Unlike most new members of Gessen’s team who are largely unknown in Russia and lack political news reporting and multimedia skills (they came from a print feature magazine), the fired Radio Liberty journalists have easy access to and support of leading anti-Putin opposition leaders and work in multiple media. Before the New Year, one of Radio Liberty’s fired star reporters, Mikhail Sokolov, conducted a live online television interview with former reformist Deputy Prime Minister Boris Nemtsov. The interview focused on President Putin’s clampdown on democracy in Russia.
LINK to OnlineTV.ru interview with former Deputy Prime Minister Boris Nemtsov conducted by fired Radio Liberty (now Radio Liberty in Exile) star political reporter Mikhail Sokolov.
RFE/RL president Steven Korn has publicly accused the fired Radio Liberty journalists, including Mikhail Sokolov and members of the dismissed award-winning Internet team, of lacking skills to do digital media. He also claimed in his letter to The Editor of The Wall Street Journal that “suggestions that any staffers were treated harshly in this process are patently false.”
Most BBG members initially believed to some degree Korn’s claims that the fired team lacked vision, talent and new skills and were treated with respect, but as a result of BBG Watch reports, protests from Russia and the U.S. and their own investigation, they have now realized that Korn and his top deputies, RFE/RL vice president of content Julia Ragona and vice president of administration Dale Cohen, have mislead them on a number critical issues. The human rights Moscow Group chairwoman Lyudmila Alexeeva said that even repugnant Russian capitalists treat their employees better than Mr. Korn. She witnessed the dismissals first hand at the RFE/RL bureau in Moscow. BBG member Victor Ashe said that Korn’s “self serving letter of resignation sets a new standard for arrogance and delusion.”
Comments from Freedom House president David Kramer, who contradicted statements from Ragona and Cohen and called for a complete housecleaning of the top RFE/RL leadership, were an eye opener for some BBG members. Some are now trying to prevent Gessen, Ragona, and Cohen from retaliating against journalists like Babitsky while the BBG search committee is looking for a new interim or permanent RFE/RL president.

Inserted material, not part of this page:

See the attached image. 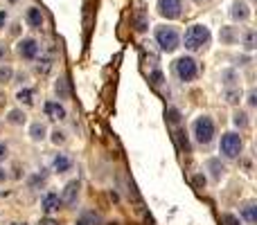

As Radio Liberty in Exile posts more and more hard news stories and interviews on its no-budget website, Ragona and Gessen, with a budget from U.S. taxpayers of about $8 million, still cling to their marketing strategy, which appears to put a premium on light features and female nudity as a tool for attracting a younger audience.
The strategy included making videos with sexually suggestive content which offended RFE/RL website visitors in Kazakhstan and were later removed.
While Novaya Svoboda greeted New Year and Russian Orthodox Christmas with a seasonal holiday logo, Gessen’s website team welcomed Christmas Eve with a story out of the UK about the health dangers of eating meat illustrated a semi-naked Angel of Meat.
If not completely pointless and offensive to some Russians, the story and the image in the context of the RFE/RL mission and the time and place in which they were presented were certainly a waste of U.S. taxpayers’ money.